When I moved to Sunriver in 1993, you were not allowed to pull weeds or cut anything. Also, our homes had wood-shingle roofs. To reduce the danger of wildfires, we started noxious weeds eradication and ladder fuel reduction programs. Now, we do not allow new or replacement wood shingle roofs. Other Deschutes County communities are adopting similar programs with the help of government grants. These actions helped reduce the danger of forest land and development interface wildfires. However, we can further reduce the danger of wildfires by treating more of our US forests.

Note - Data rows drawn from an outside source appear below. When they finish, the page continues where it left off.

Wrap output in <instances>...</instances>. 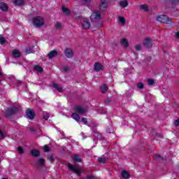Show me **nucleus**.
Masks as SVG:
<instances>
[{
  "mask_svg": "<svg viewBox=\"0 0 179 179\" xmlns=\"http://www.w3.org/2000/svg\"><path fill=\"white\" fill-rule=\"evenodd\" d=\"M90 18L92 23H94L95 27H103V21H101V14L100 11L94 10Z\"/></svg>",
  "mask_w": 179,
  "mask_h": 179,
  "instance_id": "f257e3e1",
  "label": "nucleus"
},
{
  "mask_svg": "<svg viewBox=\"0 0 179 179\" xmlns=\"http://www.w3.org/2000/svg\"><path fill=\"white\" fill-rule=\"evenodd\" d=\"M20 111V107L17 106H14L10 108H8L5 111V115L7 118H10V117H13V115H16L17 113Z\"/></svg>",
  "mask_w": 179,
  "mask_h": 179,
  "instance_id": "f03ea898",
  "label": "nucleus"
},
{
  "mask_svg": "<svg viewBox=\"0 0 179 179\" xmlns=\"http://www.w3.org/2000/svg\"><path fill=\"white\" fill-rule=\"evenodd\" d=\"M157 20L160 22V23H165L166 24H171V23H173V18L166 15H161L157 16Z\"/></svg>",
  "mask_w": 179,
  "mask_h": 179,
  "instance_id": "7ed1b4c3",
  "label": "nucleus"
},
{
  "mask_svg": "<svg viewBox=\"0 0 179 179\" xmlns=\"http://www.w3.org/2000/svg\"><path fill=\"white\" fill-rule=\"evenodd\" d=\"M33 24L35 27L40 29L42 26H44V18L41 16L34 17L32 20Z\"/></svg>",
  "mask_w": 179,
  "mask_h": 179,
  "instance_id": "20e7f679",
  "label": "nucleus"
},
{
  "mask_svg": "<svg viewBox=\"0 0 179 179\" xmlns=\"http://www.w3.org/2000/svg\"><path fill=\"white\" fill-rule=\"evenodd\" d=\"M68 167L69 170L73 171V173L77 174V176H80V174H82V170L78 168V166L72 165V164H69Z\"/></svg>",
  "mask_w": 179,
  "mask_h": 179,
  "instance_id": "39448f33",
  "label": "nucleus"
},
{
  "mask_svg": "<svg viewBox=\"0 0 179 179\" xmlns=\"http://www.w3.org/2000/svg\"><path fill=\"white\" fill-rule=\"evenodd\" d=\"M25 114L29 120H34V118H36V111L31 108H27L25 111Z\"/></svg>",
  "mask_w": 179,
  "mask_h": 179,
  "instance_id": "423d86ee",
  "label": "nucleus"
},
{
  "mask_svg": "<svg viewBox=\"0 0 179 179\" xmlns=\"http://www.w3.org/2000/svg\"><path fill=\"white\" fill-rule=\"evenodd\" d=\"M44 166H45V159L41 158L36 163V167L37 170H41Z\"/></svg>",
  "mask_w": 179,
  "mask_h": 179,
  "instance_id": "0eeeda50",
  "label": "nucleus"
},
{
  "mask_svg": "<svg viewBox=\"0 0 179 179\" xmlns=\"http://www.w3.org/2000/svg\"><path fill=\"white\" fill-rule=\"evenodd\" d=\"M99 9L103 12L108 9V3L106 0H100Z\"/></svg>",
  "mask_w": 179,
  "mask_h": 179,
  "instance_id": "6e6552de",
  "label": "nucleus"
},
{
  "mask_svg": "<svg viewBox=\"0 0 179 179\" xmlns=\"http://www.w3.org/2000/svg\"><path fill=\"white\" fill-rule=\"evenodd\" d=\"M143 44L145 48H152V47H153V44L152 43V39L150 38H145L143 41Z\"/></svg>",
  "mask_w": 179,
  "mask_h": 179,
  "instance_id": "1a4fd4ad",
  "label": "nucleus"
},
{
  "mask_svg": "<svg viewBox=\"0 0 179 179\" xmlns=\"http://www.w3.org/2000/svg\"><path fill=\"white\" fill-rule=\"evenodd\" d=\"M64 55L67 58H73V52L72 51V49L69 48H66L64 50Z\"/></svg>",
  "mask_w": 179,
  "mask_h": 179,
  "instance_id": "9d476101",
  "label": "nucleus"
},
{
  "mask_svg": "<svg viewBox=\"0 0 179 179\" xmlns=\"http://www.w3.org/2000/svg\"><path fill=\"white\" fill-rule=\"evenodd\" d=\"M73 110H75L77 113H78V114H85V113L87 112V110L80 106H75Z\"/></svg>",
  "mask_w": 179,
  "mask_h": 179,
  "instance_id": "9b49d317",
  "label": "nucleus"
},
{
  "mask_svg": "<svg viewBox=\"0 0 179 179\" xmlns=\"http://www.w3.org/2000/svg\"><path fill=\"white\" fill-rule=\"evenodd\" d=\"M103 66L101 65V63L99 62H96L94 64V69L95 71V72H100V71L103 70Z\"/></svg>",
  "mask_w": 179,
  "mask_h": 179,
  "instance_id": "f8f14e48",
  "label": "nucleus"
},
{
  "mask_svg": "<svg viewBox=\"0 0 179 179\" xmlns=\"http://www.w3.org/2000/svg\"><path fill=\"white\" fill-rule=\"evenodd\" d=\"M55 57H58V52L57 50H52L48 54L49 59H52V58H55Z\"/></svg>",
  "mask_w": 179,
  "mask_h": 179,
  "instance_id": "ddd939ff",
  "label": "nucleus"
},
{
  "mask_svg": "<svg viewBox=\"0 0 179 179\" xmlns=\"http://www.w3.org/2000/svg\"><path fill=\"white\" fill-rule=\"evenodd\" d=\"M30 153L34 157H40V156L41 155V153H40V151L37 149L31 150Z\"/></svg>",
  "mask_w": 179,
  "mask_h": 179,
  "instance_id": "4468645a",
  "label": "nucleus"
},
{
  "mask_svg": "<svg viewBox=\"0 0 179 179\" xmlns=\"http://www.w3.org/2000/svg\"><path fill=\"white\" fill-rule=\"evenodd\" d=\"M0 9L3 12H8L9 7L8 6V4L2 2V3H0Z\"/></svg>",
  "mask_w": 179,
  "mask_h": 179,
  "instance_id": "2eb2a0df",
  "label": "nucleus"
},
{
  "mask_svg": "<svg viewBox=\"0 0 179 179\" xmlns=\"http://www.w3.org/2000/svg\"><path fill=\"white\" fill-rule=\"evenodd\" d=\"M120 44L124 48H128L129 47V43H128V39L124 38L120 41Z\"/></svg>",
  "mask_w": 179,
  "mask_h": 179,
  "instance_id": "dca6fc26",
  "label": "nucleus"
},
{
  "mask_svg": "<svg viewBox=\"0 0 179 179\" xmlns=\"http://www.w3.org/2000/svg\"><path fill=\"white\" fill-rule=\"evenodd\" d=\"M90 22L87 20H83L82 22V27L83 29H90Z\"/></svg>",
  "mask_w": 179,
  "mask_h": 179,
  "instance_id": "f3484780",
  "label": "nucleus"
},
{
  "mask_svg": "<svg viewBox=\"0 0 179 179\" xmlns=\"http://www.w3.org/2000/svg\"><path fill=\"white\" fill-rule=\"evenodd\" d=\"M121 174H122V178H125V179L131 178V174H129V173L125 170L122 171Z\"/></svg>",
  "mask_w": 179,
  "mask_h": 179,
  "instance_id": "a211bd4d",
  "label": "nucleus"
},
{
  "mask_svg": "<svg viewBox=\"0 0 179 179\" xmlns=\"http://www.w3.org/2000/svg\"><path fill=\"white\" fill-rule=\"evenodd\" d=\"M52 87L56 89V90H57V92H59V93H62V92H64V89L59 87V85L57 83H53Z\"/></svg>",
  "mask_w": 179,
  "mask_h": 179,
  "instance_id": "6ab92c4d",
  "label": "nucleus"
},
{
  "mask_svg": "<svg viewBox=\"0 0 179 179\" xmlns=\"http://www.w3.org/2000/svg\"><path fill=\"white\" fill-rule=\"evenodd\" d=\"M62 10L63 13L66 15V16H69V15H71V11L69 10V9L66 8L65 6H62Z\"/></svg>",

The US Forest Service and the Bureau of Land Management control over 75 % of Deschutes County’s land/natural resources. Recently, the US Forest Service increased treatment of our forest land to prevent devastating forest fires. A recent “Bend Bulletin” article reported that the timber harvested in Deschutes County increased between 2007 and 2008. Although 28.9 million board feet was cut in Deschutes County in 2008; in 1995 and 1997 over 50 million board feet were cut. Joe Stutler, Deschutes County Forester, stated in the article cutting trees helps employment and provides funds for our schools and roads. Thus, the reduction from 500 million board feet to 28.9 million per year indicates the increased economic potential of Deschutes County’s forest.
Recently, resorts planned for Deschutes County have failed due to the lack of investment funds. In Oregon’s current economic recession, we need to focus new efforts on using our forests which are renewable resources for our economy to provide jobs. In Deschutes County, we hope to use our forest products for biomass energy plants and biomass pellets. Also, we are trying to produce geo-thermal energy in the Paulina Mountain area.
My hope is we find agreement to shift again and increase use of our renewable forests for the enjoyment of all and to produce jobs and state revenue for citizen services and needs.